Document excerpt
05 February 2012.


Putting Humpty Dumpty Back Together Again

A View of a fragmented HR function by Lynda Gratton

Questions about ‘how do we structure the HR function to deliver value?’ seem to be asked with more frequency right now than I remember them ever being asked in the past. Over the last decade we have fragmented the roles and responsibilities of the function. We have out-sourced the lower-value, operational work; we are beginning to develop the employee survey work and customisation to become ‘employee champions’; we are putting the ‘change agent’ roles back into the streams of business to work closely with their line manager partner; and the ‘business partners’ are either going into the businesses or clustering around ‘best practice’ centres which may be located in different places. In other words, whilst the HR function may have at one time been a rather inefficient, but pleasant and kindly ‘Humpty Dumpty’ it has now fallen from the wall and has shattered into fragments on the hard pavement below. By the way, the fall was inevitable in the bloated, introverted state that many functions had become.

Goal A
According to the article on the HR function, what has happened to the lower-value, operational work?
Goal B
In one to three sentences, explain why the article on the HR function says the fall of the "Humpty Dumpty" function was inevitable.
Goal C
Pick up the article on the HR function after its final sentence and continue it.

Saved data entries
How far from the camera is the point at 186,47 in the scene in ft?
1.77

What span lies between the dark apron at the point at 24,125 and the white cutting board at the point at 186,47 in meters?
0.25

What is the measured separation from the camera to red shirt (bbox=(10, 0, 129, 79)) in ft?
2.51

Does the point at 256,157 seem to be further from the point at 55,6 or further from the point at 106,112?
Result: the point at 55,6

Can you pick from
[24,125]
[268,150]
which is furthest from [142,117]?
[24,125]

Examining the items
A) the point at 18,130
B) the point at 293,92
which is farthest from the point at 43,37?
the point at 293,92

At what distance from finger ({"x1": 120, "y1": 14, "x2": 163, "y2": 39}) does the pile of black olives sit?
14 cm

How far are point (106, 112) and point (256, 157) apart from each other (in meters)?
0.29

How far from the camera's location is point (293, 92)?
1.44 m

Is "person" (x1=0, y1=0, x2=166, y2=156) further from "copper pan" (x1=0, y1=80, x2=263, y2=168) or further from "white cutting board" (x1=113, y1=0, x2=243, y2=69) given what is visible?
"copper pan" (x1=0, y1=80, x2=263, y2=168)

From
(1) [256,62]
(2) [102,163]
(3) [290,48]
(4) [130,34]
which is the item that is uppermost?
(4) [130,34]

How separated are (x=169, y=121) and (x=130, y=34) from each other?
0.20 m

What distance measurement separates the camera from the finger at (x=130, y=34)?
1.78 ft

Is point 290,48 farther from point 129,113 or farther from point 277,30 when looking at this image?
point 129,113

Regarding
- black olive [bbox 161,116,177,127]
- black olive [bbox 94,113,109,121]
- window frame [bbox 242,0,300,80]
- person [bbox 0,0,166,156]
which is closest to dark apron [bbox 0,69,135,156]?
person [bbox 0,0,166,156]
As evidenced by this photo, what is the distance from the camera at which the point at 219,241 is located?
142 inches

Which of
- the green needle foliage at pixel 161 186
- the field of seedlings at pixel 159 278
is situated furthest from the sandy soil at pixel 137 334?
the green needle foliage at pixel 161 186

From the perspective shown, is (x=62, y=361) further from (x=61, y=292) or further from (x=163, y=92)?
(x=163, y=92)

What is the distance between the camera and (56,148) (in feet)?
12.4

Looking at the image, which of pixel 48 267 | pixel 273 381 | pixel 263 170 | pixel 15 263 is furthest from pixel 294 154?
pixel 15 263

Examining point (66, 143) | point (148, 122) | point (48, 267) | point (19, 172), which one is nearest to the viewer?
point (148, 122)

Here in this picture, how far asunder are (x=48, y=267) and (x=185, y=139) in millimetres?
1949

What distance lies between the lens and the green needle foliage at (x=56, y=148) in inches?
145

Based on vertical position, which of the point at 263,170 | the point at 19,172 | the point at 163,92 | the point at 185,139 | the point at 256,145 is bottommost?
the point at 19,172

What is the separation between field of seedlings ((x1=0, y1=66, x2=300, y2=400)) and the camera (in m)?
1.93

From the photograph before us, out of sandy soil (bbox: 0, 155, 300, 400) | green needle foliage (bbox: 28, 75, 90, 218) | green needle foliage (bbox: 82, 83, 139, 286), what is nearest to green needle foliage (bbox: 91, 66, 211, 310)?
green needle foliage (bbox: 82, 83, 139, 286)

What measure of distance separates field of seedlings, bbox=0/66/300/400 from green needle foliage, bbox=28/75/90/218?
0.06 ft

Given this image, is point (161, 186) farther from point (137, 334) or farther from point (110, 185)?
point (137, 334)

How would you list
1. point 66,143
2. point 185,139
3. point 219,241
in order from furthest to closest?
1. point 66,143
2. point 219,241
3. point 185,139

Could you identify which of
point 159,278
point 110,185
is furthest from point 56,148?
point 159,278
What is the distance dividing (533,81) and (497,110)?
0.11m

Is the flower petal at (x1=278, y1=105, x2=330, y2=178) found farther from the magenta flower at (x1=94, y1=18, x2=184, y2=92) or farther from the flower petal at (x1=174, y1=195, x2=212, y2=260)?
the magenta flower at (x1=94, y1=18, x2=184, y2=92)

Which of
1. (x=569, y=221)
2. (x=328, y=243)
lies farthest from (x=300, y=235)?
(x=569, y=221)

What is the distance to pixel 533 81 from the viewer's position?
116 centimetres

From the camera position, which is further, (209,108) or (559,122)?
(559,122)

Task answer A
It has been out-sourced.

Task answer B
The article says the fall was inevitable because many HR functions had become bloated and introverted.

Task answer C
But this fragmentation of the HR function is causing all sorts of unintended problems. Senior managers look at all the fragments, and are not clear how the function as a whole adds value and whether outsourcing the lower value end (to low cost providers), the top value end (to strategic consulting firms), and the employee facing part (to line managers), does not make more sense. From the perspective of the function, the centre has diminished and I sense growing alienation and even suspicion across the fragments.

So should we leave the fragments, and let the centrifugal power diminish and allow each of the fragments move into their own orbit? I have no doubt that unless there is a countervailing force applied this is exactly what will happen. However, I believe that the HR function can and should add value as a totality, where the sum of the fragments can be greater than the fragments on their own. But to do this we have to learn the lessons of integration, in other words, we have to learn how to ‘put Humpty Dumpty back together again’.

The question of integration has been one of my interests for some time and late last year a colleague of mine, Sumantra Ghoshal and I wrote an article for the Sloan Management Review (Fall 2002, Vol. 44, No.1) called ‘Integrating the Enterprise’. Whilst we did not talk specifically about the HR function, many of the points we made have real implications for how to ‘put Humpty Dumpty back together again’. In thinking about integration we have proposed that there are four critical components of integration.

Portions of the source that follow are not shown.